SAN JOSE, Calif. – Computer vision still has a lot to learn, but if researchers embrace real-world challenges they could make important breakthroughs, said a government program manager.
“I have quite a bit of hope to do much more intelligent things that compare machine capabilities to those of humans,” said James Donlon, who manages the Mind’s Eye computer vision program at the Defense Advanced Research Projects Agency (DARPA).
The Mind’s Eye program aims to develop breakthrough algorithms for automatically recognizing and describing human activities. Donlon showed small steps forward—and a few bloopers—from his first 18 months of work on the three-year effort.
For example, efforts of a dozen systems failed to recognize a running dog; one described a collision between two shopping carts as “the car left.” In particular, current algorithms have difficulty detecting forearm motions that are key to activities of high interest such as giving and taking.
“Classification approaches break down horribly when you get to anything transactional,” said Donlon, in a keynote at a meeting of the Embedded Vision Alliance
, a 19-member industry group promoting mainstream computer vision applications.
The Mind’s Eye program has developed a data set of 7,676 real-life videos it has contributed to the computer vision community in an effort to challenge algorithm developers. Researchers tend to focus on major advances with existing, sometimes artificial and academic data sets.
“The Mind’s Eye data set hopefully will provide the next level of challenge the vision community needs,” Donlon said.

§ **DATA SUPPLIED**:
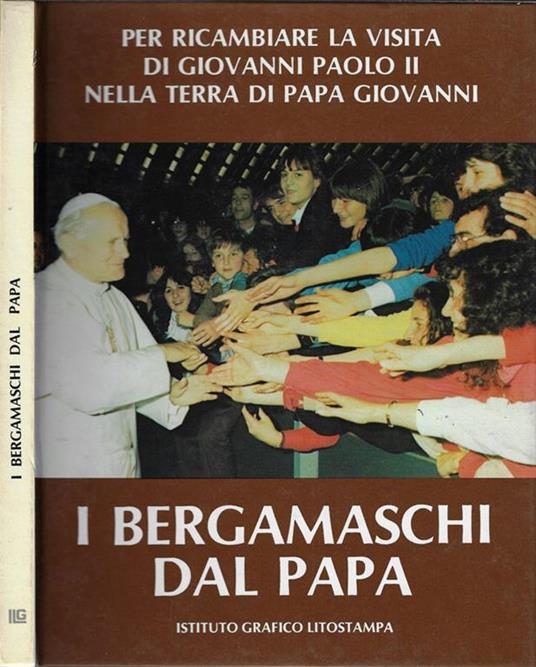 I bergamaschi dal Papa. Per ricambiare la visita di Giovanni Paolo II nella terra di Papa Giovanni 24 aprile 1982 - copertina
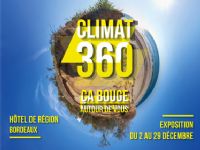 Exposition « Climat 360, ça bouge autour de vous ». Du 2 au 31 décembre 2015 à Bordeaux. Gironde. 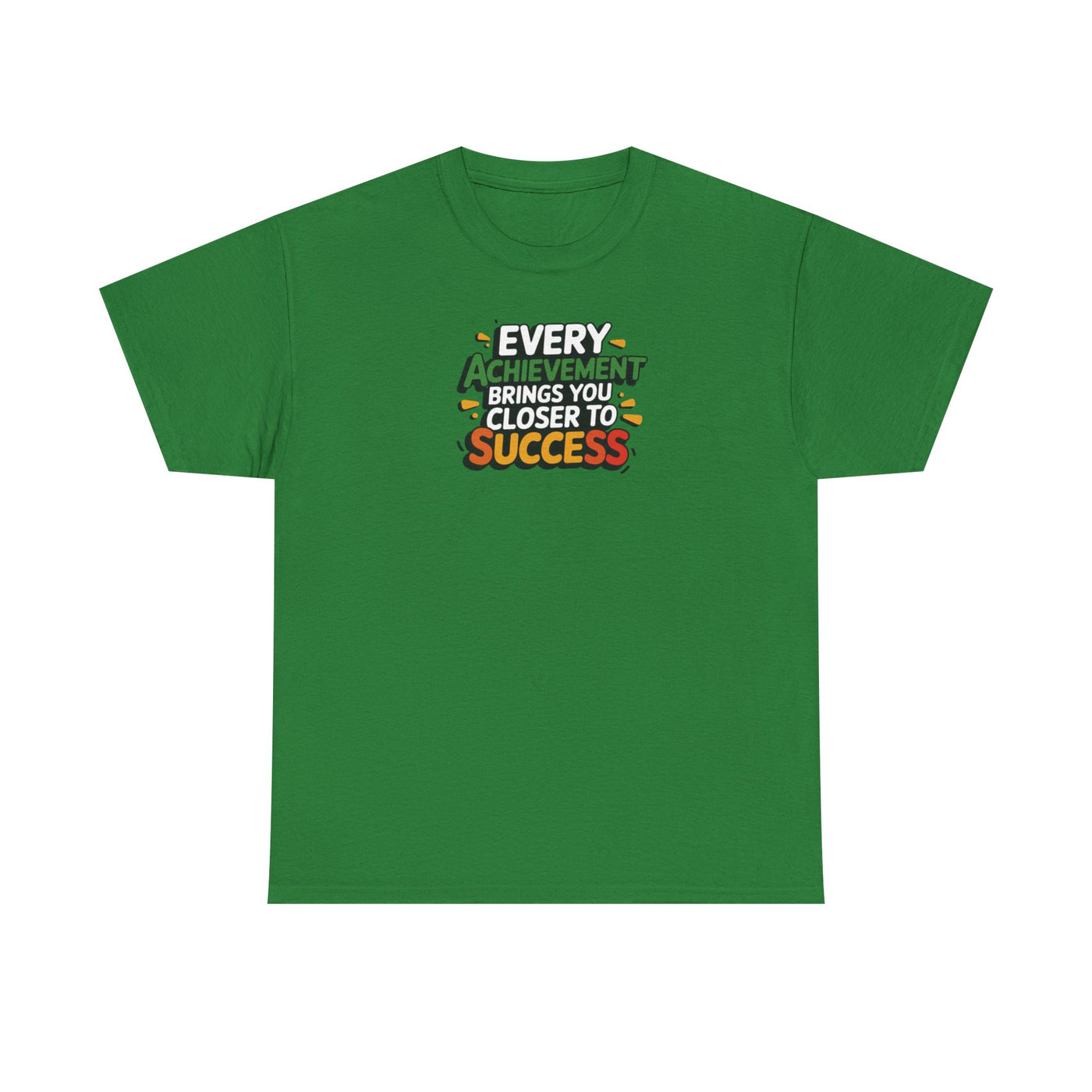 Every Achievement Brings You Closer To Success T-shirt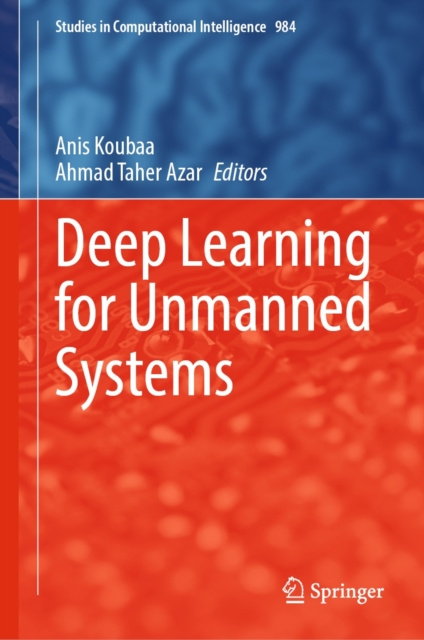 E-knjiga Deep Learning for Unmanned Systems Anis Koubaa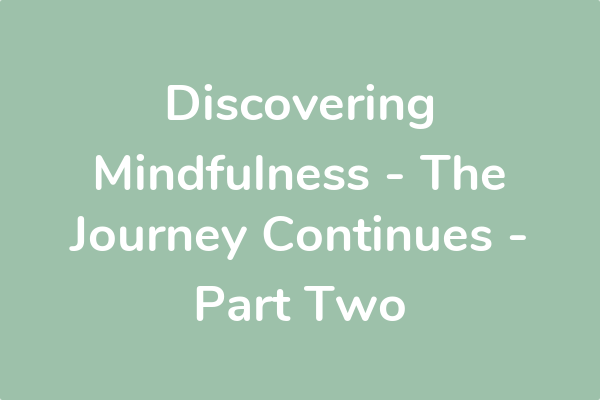 Discovering Mindfulness - The Journey Continues - Part Two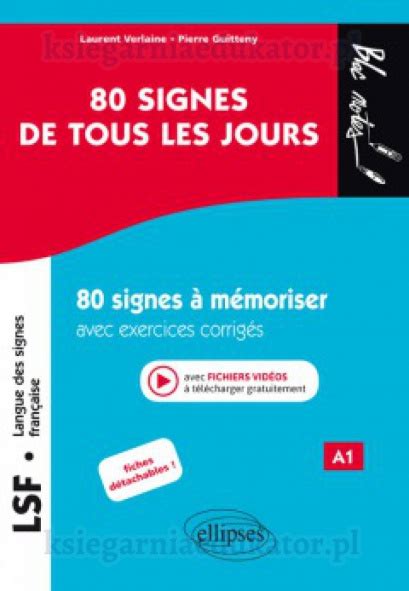 80 signes de tous les jours 80 signes illustrés à mémoriser avec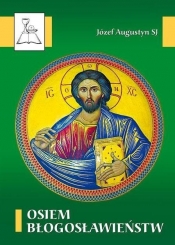 Biblioteka Dnia Pańskiego 87 Osiem błogosławieństw - Józef Augustyn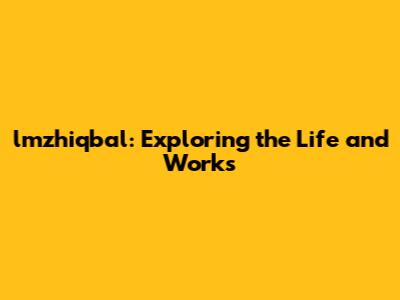 lmzhiqbal: Exploring the Life and Works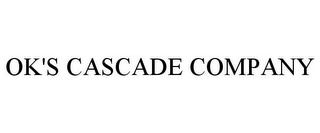 OK'S CASCADE COMPANY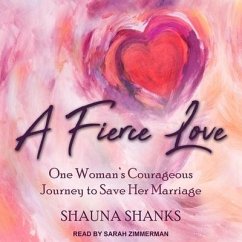 A Fierce Love: One Woman's Courageous Journey to Save Her Marriage - Shanks, Shauna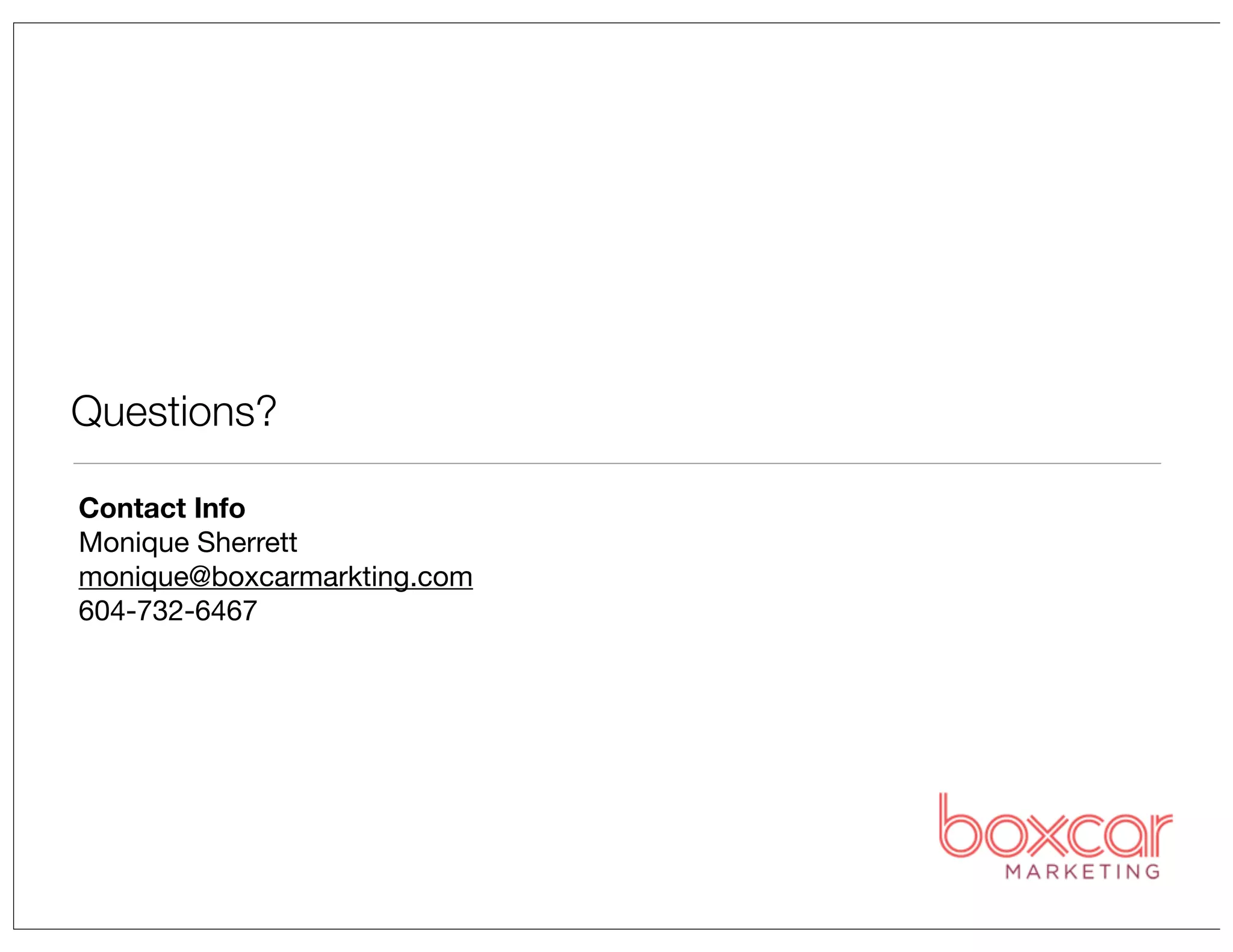 Questions?
Contact Info
Monique Sherrett
monique@boxcarmarkting.com
604-732-6467

 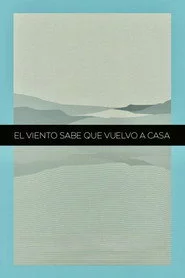 El Viento Sabe Que Vuelvo A Casa
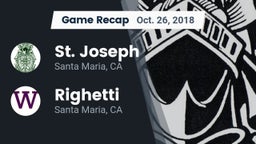 Recap: St. Joseph  vs. Righetti  2018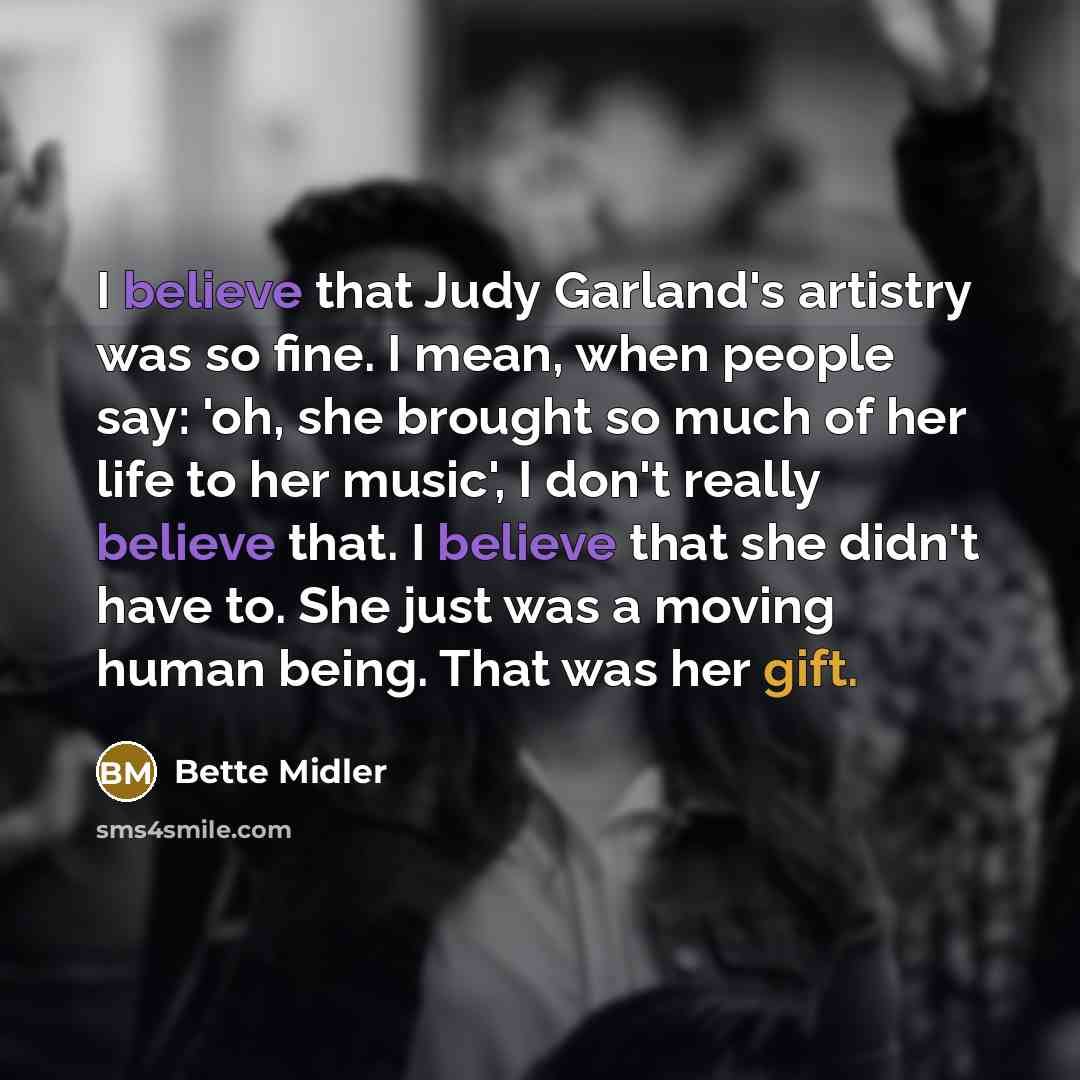 “I believe that Judy Garland's artistry was so fine. I…” quote by Bette Midler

§ **PROBLEM SET**:
1. According to the article on the Mind's Eye program, is each statement true? Answer yes or no, and quote the deciding words.
(a) The Mind's Eye program is a five-year effort.
(b) The Embedded Vision Alliance has 19 members.
(c) The program's data set holds 7,676 real-life videos.
2. In the article on the Mind's Eye program, which motions do current algorithms have difficulty detecting?
3. Retype the article on the Mind's Eye program from "The Mind’s Eye program has" up to and including "academic data sets.".
You can work without the rows.

§ **RESPONSES TO THE EXERCISE**:
1.
(a) No: "from his first 18 months of work on the three-year effort"
(b) Yes: "a 19-member industry group promoting mainstream computer vision applications"
(c) Yes: "has developed a data set of 7,676 real-life videos"

2. Forearm motions, which are key to activities such as giving and taking.

3.
The Mind’s Eye program has developed a data set of 7,676 real-life videos it has contributed to the computer vision community in an effort to challenge algorithm developers. Researchers tend to focus on major advances with existing, sometimes artificial and academic data sets.